The data collected on handled goods is used by warehouse automation software to optimise warehouse processes and provide visibility of goods across the distribution center, as well as to upstream and downstream partners. There are even optical scanners that use AI and machine learning to not only identify the product, but also, to assess its condition and identify handling process issues.

Purpose-built warehouses using systems such as the grid system developed by Ocada are the exception. Many third-party logistics (3PL) operators deal with small, multiple SKU orders and short delivery times.
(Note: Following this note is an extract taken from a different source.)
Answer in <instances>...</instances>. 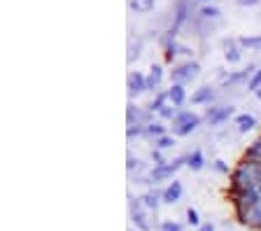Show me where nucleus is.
<instances>
[{"label":"nucleus","mask_w":261,"mask_h":231,"mask_svg":"<svg viewBox=\"0 0 261 231\" xmlns=\"http://www.w3.org/2000/svg\"><path fill=\"white\" fill-rule=\"evenodd\" d=\"M233 182H236V187H238V192L256 189L261 185V164H252V161L240 164L233 175Z\"/></svg>","instance_id":"nucleus-1"},{"label":"nucleus","mask_w":261,"mask_h":231,"mask_svg":"<svg viewBox=\"0 0 261 231\" xmlns=\"http://www.w3.org/2000/svg\"><path fill=\"white\" fill-rule=\"evenodd\" d=\"M196 126H198V117L191 115V112H179V115L175 117L173 131L177 133V136H187V133H191Z\"/></svg>","instance_id":"nucleus-2"},{"label":"nucleus","mask_w":261,"mask_h":231,"mask_svg":"<svg viewBox=\"0 0 261 231\" xmlns=\"http://www.w3.org/2000/svg\"><path fill=\"white\" fill-rule=\"evenodd\" d=\"M182 164H185V157H179V159L170 161V164H166V166H159V168H154V171L149 173V180L156 182V180H163V177H170L173 173L179 171V166Z\"/></svg>","instance_id":"nucleus-3"},{"label":"nucleus","mask_w":261,"mask_h":231,"mask_svg":"<svg viewBox=\"0 0 261 231\" xmlns=\"http://www.w3.org/2000/svg\"><path fill=\"white\" fill-rule=\"evenodd\" d=\"M196 75H198V63H185V66H179L177 70H173V77L177 84L189 82V80H194Z\"/></svg>","instance_id":"nucleus-4"},{"label":"nucleus","mask_w":261,"mask_h":231,"mask_svg":"<svg viewBox=\"0 0 261 231\" xmlns=\"http://www.w3.org/2000/svg\"><path fill=\"white\" fill-rule=\"evenodd\" d=\"M240 217H243V222H247V224H261V198L254 206H250L247 210H243Z\"/></svg>","instance_id":"nucleus-5"},{"label":"nucleus","mask_w":261,"mask_h":231,"mask_svg":"<svg viewBox=\"0 0 261 231\" xmlns=\"http://www.w3.org/2000/svg\"><path fill=\"white\" fill-rule=\"evenodd\" d=\"M231 115H233V108H231V105H224V108H217V110H212L210 115H207V121H210L212 126H217V124L226 121Z\"/></svg>","instance_id":"nucleus-6"},{"label":"nucleus","mask_w":261,"mask_h":231,"mask_svg":"<svg viewBox=\"0 0 261 231\" xmlns=\"http://www.w3.org/2000/svg\"><path fill=\"white\" fill-rule=\"evenodd\" d=\"M147 89V80L140 75V72H133V75H128V94L136 96V94H142Z\"/></svg>","instance_id":"nucleus-7"},{"label":"nucleus","mask_w":261,"mask_h":231,"mask_svg":"<svg viewBox=\"0 0 261 231\" xmlns=\"http://www.w3.org/2000/svg\"><path fill=\"white\" fill-rule=\"evenodd\" d=\"M130 215H133V222H136L140 229H145V231L149 229V224H147V220H145V213H142L138 201H130Z\"/></svg>","instance_id":"nucleus-8"},{"label":"nucleus","mask_w":261,"mask_h":231,"mask_svg":"<svg viewBox=\"0 0 261 231\" xmlns=\"http://www.w3.org/2000/svg\"><path fill=\"white\" fill-rule=\"evenodd\" d=\"M179 196H182V185L173 180V185L163 192V201H166V203H175V201H179Z\"/></svg>","instance_id":"nucleus-9"},{"label":"nucleus","mask_w":261,"mask_h":231,"mask_svg":"<svg viewBox=\"0 0 261 231\" xmlns=\"http://www.w3.org/2000/svg\"><path fill=\"white\" fill-rule=\"evenodd\" d=\"M168 98L173 100V105H182V103H185V89H182V84H173V87H170Z\"/></svg>","instance_id":"nucleus-10"},{"label":"nucleus","mask_w":261,"mask_h":231,"mask_svg":"<svg viewBox=\"0 0 261 231\" xmlns=\"http://www.w3.org/2000/svg\"><path fill=\"white\" fill-rule=\"evenodd\" d=\"M224 49H226V61L228 63H236V61L240 59V52H238V47H236L233 40H226V42H224Z\"/></svg>","instance_id":"nucleus-11"},{"label":"nucleus","mask_w":261,"mask_h":231,"mask_svg":"<svg viewBox=\"0 0 261 231\" xmlns=\"http://www.w3.org/2000/svg\"><path fill=\"white\" fill-rule=\"evenodd\" d=\"M154 3H156V0H130V10L149 12V10H154Z\"/></svg>","instance_id":"nucleus-12"},{"label":"nucleus","mask_w":261,"mask_h":231,"mask_svg":"<svg viewBox=\"0 0 261 231\" xmlns=\"http://www.w3.org/2000/svg\"><path fill=\"white\" fill-rule=\"evenodd\" d=\"M210 98H212V89L210 87H201L194 96H191V103H205V100H210Z\"/></svg>","instance_id":"nucleus-13"},{"label":"nucleus","mask_w":261,"mask_h":231,"mask_svg":"<svg viewBox=\"0 0 261 231\" xmlns=\"http://www.w3.org/2000/svg\"><path fill=\"white\" fill-rule=\"evenodd\" d=\"M236 124H238L240 131H250V129L254 126V117L252 115H240V117H236Z\"/></svg>","instance_id":"nucleus-14"},{"label":"nucleus","mask_w":261,"mask_h":231,"mask_svg":"<svg viewBox=\"0 0 261 231\" xmlns=\"http://www.w3.org/2000/svg\"><path fill=\"white\" fill-rule=\"evenodd\" d=\"M159 82H161V68L154 66L152 72H149V77H147V89H154Z\"/></svg>","instance_id":"nucleus-15"},{"label":"nucleus","mask_w":261,"mask_h":231,"mask_svg":"<svg viewBox=\"0 0 261 231\" xmlns=\"http://www.w3.org/2000/svg\"><path fill=\"white\" fill-rule=\"evenodd\" d=\"M142 203H145L147 208H156L159 206V194L156 192H147L145 196H142Z\"/></svg>","instance_id":"nucleus-16"},{"label":"nucleus","mask_w":261,"mask_h":231,"mask_svg":"<svg viewBox=\"0 0 261 231\" xmlns=\"http://www.w3.org/2000/svg\"><path fill=\"white\" fill-rule=\"evenodd\" d=\"M189 166L194 168V171H201V168H203V154L201 152L191 154V157H189Z\"/></svg>","instance_id":"nucleus-17"},{"label":"nucleus","mask_w":261,"mask_h":231,"mask_svg":"<svg viewBox=\"0 0 261 231\" xmlns=\"http://www.w3.org/2000/svg\"><path fill=\"white\" fill-rule=\"evenodd\" d=\"M240 44L243 47H261V35H256V38H240Z\"/></svg>","instance_id":"nucleus-18"},{"label":"nucleus","mask_w":261,"mask_h":231,"mask_svg":"<svg viewBox=\"0 0 261 231\" xmlns=\"http://www.w3.org/2000/svg\"><path fill=\"white\" fill-rule=\"evenodd\" d=\"M201 14H203L205 19H217V17H219V10H217V7H203Z\"/></svg>","instance_id":"nucleus-19"},{"label":"nucleus","mask_w":261,"mask_h":231,"mask_svg":"<svg viewBox=\"0 0 261 231\" xmlns=\"http://www.w3.org/2000/svg\"><path fill=\"white\" fill-rule=\"evenodd\" d=\"M173 145H175L173 138H159V140H156V147L159 149H168V147H173Z\"/></svg>","instance_id":"nucleus-20"},{"label":"nucleus","mask_w":261,"mask_h":231,"mask_svg":"<svg viewBox=\"0 0 261 231\" xmlns=\"http://www.w3.org/2000/svg\"><path fill=\"white\" fill-rule=\"evenodd\" d=\"M250 157H252V159H259L261 161V140H256V143L250 147Z\"/></svg>","instance_id":"nucleus-21"},{"label":"nucleus","mask_w":261,"mask_h":231,"mask_svg":"<svg viewBox=\"0 0 261 231\" xmlns=\"http://www.w3.org/2000/svg\"><path fill=\"white\" fill-rule=\"evenodd\" d=\"M247 87H250V89H256V91H259V89H261V70L256 72L254 77H252V80H250V84H247Z\"/></svg>","instance_id":"nucleus-22"},{"label":"nucleus","mask_w":261,"mask_h":231,"mask_svg":"<svg viewBox=\"0 0 261 231\" xmlns=\"http://www.w3.org/2000/svg\"><path fill=\"white\" fill-rule=\"evenodd\" d=\"M161 231H182V226L175 224V222H163V224H161Z\"/></svg>","instance_id":"nucleus-23"},{"label":"nucleus","mask_w":261,"mask_h":231,"mask_svg":"<svg viewBox=\"0 0 261 231\" xmlns=\"http://www.w3.org/2000/svg\"><path fill=\"white\" fill-rule=\"evenodd\" d=\"M187 220H189V224H198V213H196V210L194 208H189V210H187Z\"/></svg>","instance_id":"nucleus-24"},{"label":"nucleus","mask_w":261,"mask_h":231,"mask_svg":"<svg viewBox=\"0 0 261 231\" xmlns=\"http://www.w3.org/2000/svg\"><path fill=\"white\" fill-rule=\"evenodd\" d=\"M161 115H163V117H173L175 110H170V108H161Z\"/></svg>","instance_id":"nucleus-25"},{"label":"nucleus","mask_w":261,"mask_h":231,"mask_svg":"<svg viewBox=\"0 0 261 231\" xmlns=\"http://www.w3.org/2000/svg\"><path fill=\"white\" fill-rule=\"evenodd\" d=\"M259 0H238V5H256Z\"/></svg>","instance_id":"nucleus-26"},{"label":"nucleus","mask_w":261,"mask_h":231,"mask_svg":"<svg viewBox=\"0 0 261 231\" xmlns=\"http://www.w3.org/2000/svg\"><path fill=\"white\" fill-rule=\"evenodd\" d=\"M198 231H215V226H212V224H203Z\"/></svg>","instance_id":"nucleus-27"},{"label":"nucleus","mask_w":261,"mask_h":231,"mask_svg":"<svg viewBox=\"0 0 261 231\" xmlns=\"http://www.w3.org/2000/svg\"><path fill=\"white\" fill-rule=\"evenodd\" d=\"M149 133H156L159 136V133H161V126H149Z\"/></svg>","instance_id":"nucleus-28"},{"label":"nucleus","mask_w":261,"mask_h":231,"mask_svg":"<svg viewBox=\"0 0 261 231\" xmlns=\"http://www.w3.org/2000/svg\"><path fill=\"white\" fill-rule=\"evenodd\" d=\"M256 94H259V98H261V89H259V91H256Z\"/></svg>","instance_id":"nucleus-29"},{"label":"nucleus","mask_w":261,"mask_h":231,"mask_svg":"<svg viewBox=\"0 0 261 231\" xmlns=\"http://www.w3.org/2000/svg\"><path fill=\"white\" fill-rule=\"evenodd\" d=\"M256 189H259V192H261V185H259V187H256Z\"/></svg>","instance_id":"nucleus-30"}]
</instances>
These operators need more agile, automation systems that can adjust quickly to different kinds of inventory. Rather than fixed material handling/conveying systems, they are turning to autonomous mobile robots (AMRs). Through data exchanges with other AMRs and the central warehouse management Fleet Management software, these robots can dynamically adjust their routes in real-time to avoid other AMRs and, based on predictive analytics, adjust routes in real time to optimise batches and pick paths.

Private wireless connectivity          

A keystone technology for automation is industrial-grade wireless connectivity such as LTE/5G, Wi-Fi and low-power sensor networks. For cloud-based warehouse management software systems to be able to analyse and optimise the end-to-end workflows,theyneed to connect tablets, RFID and BLE readers, robots, and personnel. For 3PL operators, whose configurations often change with supplier contracts, robust wireless coverage gives them the flexibility and agility they need.

Where the use case requires mobility, as with AMRs, cellular communications such as LTE and 5G are essential. Some AMR systems have been implemented on Wi-Fi, but Wi-Fi was not designed to support mobility. Thus, AMRs on Wi-Fi are prone to losing the connection and need a technician to restart them, often several times per day. As well, LTE and 5G provide reliable coverage in high-ceilinged warehouses and outside in the yard. Unlike Wi-Fi, they offer quality of service (QoS), which allows the network to be precisely configured to reliably support the application requirements.

Beyond some of the use cases already discussed, there are also multi-modal tablets and heads-up displays for improving the productivity of warehouse employees, virtual and augment reality training, positioning systems for AMRs and the use of drones and robots for local delivery, all of which require reliable broadband wireless communications to deliver.

As-a-service solutions

The advantages of digitalisation and automation are well understood, but many logistics operators have been reluctant to invest the capital in bespoke automation systems. Early proofs of concept, however, are giving way to more modular, flexible systems. There are also third-party offerings that provide wireless campus support as a service, which allows operators to implement limited applications, scaling up coverage as their automation ambitions grow.

The events of the last couple of years have shown the urgency with which we need supply chain digitalisation and automation. Fortunately, the technologies to make it happen on a large scale are here. From robotics and sensors to machine learning and robust wireless connectivity, the pieces are falling into place so that the industry can start creating the kind of touchless, insight-driven and adaptable supply chains that will bend, not break, in the face of market changes.